▸ **What is being asked**:
Exactly the lines from the one that contains "scientific name: Hippotragus niger" through the end of the material below are to be output, the first and last included.

Start of Block

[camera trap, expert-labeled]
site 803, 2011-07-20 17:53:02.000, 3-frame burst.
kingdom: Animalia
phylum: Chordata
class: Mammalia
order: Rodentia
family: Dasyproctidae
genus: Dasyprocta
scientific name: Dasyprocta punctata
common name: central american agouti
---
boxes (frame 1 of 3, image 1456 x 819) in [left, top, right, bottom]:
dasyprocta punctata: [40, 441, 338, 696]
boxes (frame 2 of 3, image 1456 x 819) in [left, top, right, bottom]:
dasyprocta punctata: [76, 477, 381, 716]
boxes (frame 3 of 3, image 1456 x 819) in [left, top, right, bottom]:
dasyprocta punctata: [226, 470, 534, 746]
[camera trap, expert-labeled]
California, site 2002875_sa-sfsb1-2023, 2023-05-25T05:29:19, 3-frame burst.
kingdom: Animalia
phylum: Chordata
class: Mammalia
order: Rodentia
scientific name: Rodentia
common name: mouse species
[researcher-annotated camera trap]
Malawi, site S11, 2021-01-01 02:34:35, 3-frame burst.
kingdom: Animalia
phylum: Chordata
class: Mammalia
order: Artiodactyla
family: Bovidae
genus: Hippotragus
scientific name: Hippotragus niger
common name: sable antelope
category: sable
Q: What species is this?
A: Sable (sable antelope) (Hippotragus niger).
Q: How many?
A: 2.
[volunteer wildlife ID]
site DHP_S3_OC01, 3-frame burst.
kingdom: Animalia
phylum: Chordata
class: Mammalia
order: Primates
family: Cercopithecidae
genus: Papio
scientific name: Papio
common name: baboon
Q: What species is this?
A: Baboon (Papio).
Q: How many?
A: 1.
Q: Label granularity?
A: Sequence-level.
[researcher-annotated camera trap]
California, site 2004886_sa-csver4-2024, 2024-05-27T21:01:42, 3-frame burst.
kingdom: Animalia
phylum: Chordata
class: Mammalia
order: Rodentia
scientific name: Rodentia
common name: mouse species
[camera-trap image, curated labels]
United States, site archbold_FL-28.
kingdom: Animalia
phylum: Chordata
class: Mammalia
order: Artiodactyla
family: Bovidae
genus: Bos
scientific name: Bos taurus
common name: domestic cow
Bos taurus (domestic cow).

End of Block

▸ **Response for this exercise**:
scientific name: Hippotragus niger
common name: sable antelope
category: sable
Q: What species is this?
A: Sable (sable antelope) (Hippotragus niger).
Q: How many?
A: 2.
[volunteer wildlife ID]
site DHP_S3_OC01, 3-frame burst.
kingdom: Animalia
phylum: Chordata
class: Mammalia
order: Primates
family: Cercopithecidae
genus: Papio
scientific name: Papio
common name: baboon
Q: What species is this?
A: Baboon (Papio).
Q: How many?
A: 1.
Q: Label granularity?
A: Sequence-level.
[researcher-annotated camera trap]
California, site 2004886_sa-csver4-2024, 2024-05-27T21:01:42, 3-frame burst.
kingdom: Animalia
phylum: Chordata
class: Mammalia
order: Rodentia
scientific name: Rodentia
common name: mouse species
[camera-trap image, curated labels]
United States, site archbold_FL-28.
kingdom: Animalia
phylum: Chordata
class: Mammalia
order: Artiodactyla
family: Bovidae
genus: Bos
scientific name: Bos taurus
common name: domestic cow
Bos taurus (domestic cow).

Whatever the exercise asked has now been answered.